2022.Q3 Massif Investor Letter CO Chart 3

What Comes Next – Asset Allocation – Short-Term Pain, Long-Term Optimism.

What does this mean for markets and investors? Most portfolios are built on lessons learned from the period between 1985 to 2020. They are high-beta portfolios split between bonds and stocks, with the idea that one will diversify the risk of the other. This may be a difficult portfolio to hold onto in the future. In the short term, swings in the inflation/deflation pendulum make owning the assets that have thrived in the recent disinflationary period challenging. Between a concentrated portfolio of disinflationary long-duration assets and inflationary assets, the latter probably outperforms. At the same time, the volatile and uncertain environment will continue to frustrate both the bulls and the bears, putting a premium on alpha allocations in a diversified portfolio instead of the beta component, which has done so well in recent years.
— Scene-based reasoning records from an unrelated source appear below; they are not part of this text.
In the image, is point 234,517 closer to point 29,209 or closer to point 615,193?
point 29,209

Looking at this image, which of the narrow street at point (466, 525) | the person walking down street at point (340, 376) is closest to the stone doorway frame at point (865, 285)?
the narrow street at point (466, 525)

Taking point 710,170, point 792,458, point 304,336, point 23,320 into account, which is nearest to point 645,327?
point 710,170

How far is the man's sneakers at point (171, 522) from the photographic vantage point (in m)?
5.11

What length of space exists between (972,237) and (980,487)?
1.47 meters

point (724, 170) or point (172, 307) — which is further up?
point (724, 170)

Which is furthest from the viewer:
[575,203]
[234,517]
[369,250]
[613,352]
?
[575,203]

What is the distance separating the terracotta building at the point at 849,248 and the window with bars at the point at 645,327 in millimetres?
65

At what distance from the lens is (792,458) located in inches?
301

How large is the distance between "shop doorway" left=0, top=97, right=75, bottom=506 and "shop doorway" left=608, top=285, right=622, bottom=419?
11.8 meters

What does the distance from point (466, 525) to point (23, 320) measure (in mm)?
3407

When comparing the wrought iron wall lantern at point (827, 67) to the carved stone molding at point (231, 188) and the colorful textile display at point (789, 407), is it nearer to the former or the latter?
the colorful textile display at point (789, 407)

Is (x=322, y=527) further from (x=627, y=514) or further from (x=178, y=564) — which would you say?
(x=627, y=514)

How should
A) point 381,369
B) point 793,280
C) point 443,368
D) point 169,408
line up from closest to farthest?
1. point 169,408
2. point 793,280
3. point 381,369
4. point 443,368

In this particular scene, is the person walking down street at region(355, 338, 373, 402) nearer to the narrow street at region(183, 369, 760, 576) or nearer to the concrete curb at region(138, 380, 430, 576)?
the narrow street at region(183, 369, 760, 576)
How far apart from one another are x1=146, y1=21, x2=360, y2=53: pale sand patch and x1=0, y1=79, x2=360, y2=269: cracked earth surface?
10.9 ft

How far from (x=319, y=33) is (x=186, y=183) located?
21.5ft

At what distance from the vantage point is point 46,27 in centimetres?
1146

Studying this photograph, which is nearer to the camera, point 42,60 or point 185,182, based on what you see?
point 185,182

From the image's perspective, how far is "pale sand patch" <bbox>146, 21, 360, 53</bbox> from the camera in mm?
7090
We have taken our net exposure in the portfolio down to 8% and will continue to add short positions in the near term, as we do not believe prices are adequately reflecting downward revisions in expected earnings. We hypothesize that productivity stagnation and systemic vulnerability to normalized interest rates will be fixed eventually. Still, current prices do not reflect the pain associated with the path to get there.

A recession almost certainly depresses demand, but on the other side, we likely remain in an environment in which:

  • The posture of central banks has not necessarily changed (perhaps inflation remains stubborn at 3%-5%, primarily from wage growth and labor dynamics)
  • Governments are ensuring that the consumer is subsidized on top of wages that have grown more in the last two years than any annualized rate of change in the previous 30 years
  • The cost of capital is quite a bit higher than it has been in recent memory and access to that dearer capital needs to be earned

In this environment, markets will be rangebound; some companies will do quite well, but many will not survive or expectations will be severely revised. We believe strong economic growth is in the future as industrial spending grows, wage growth increases, and deglobalization unlocks efficiency and innovation along with previously inaccessible labor pools. All while having – in aggregate – flat and broadly confused markets.

This is an environment in which winners and losers need to be picked and sorted through. This is an environment in which there is amplified volatility given sudden and unexpected changes in expectations as previously hidden assumptions about asset class behaviors and correlations reveal themselves. This is an environment in which CAPEX-heavy industries see the most significant change in 30 years as there is a renewed opportunity for differentiation with shortened supply chains, a difference in the cost and utility of labor, and new materials on the horizon driven by the period of scarcity we find ourselves in today where the solution set is investment and/or material replacement.

Short Positioning

Plenty of undue optimism remains

In the U.S., equity market pricing is still in the early innings of appropriately discounting earnings erosion. This is particularly true in several industrial businesses where capital was deployed as if secular, not cyclical, changes occurred to end markets. Companies will suffer as return on invested capital gets squeezed in the coming 12 months. There is usually plenty of conversation on poorly timed buyback purchases; there is far less time spent looking at companies misreading growth trends and aggressive reinvestment. We have added several short positions to the book this quarter where the above dynamic exists, in addition to pricing multiples that reflect unsustainable margins driven by the same misread on end-market demand.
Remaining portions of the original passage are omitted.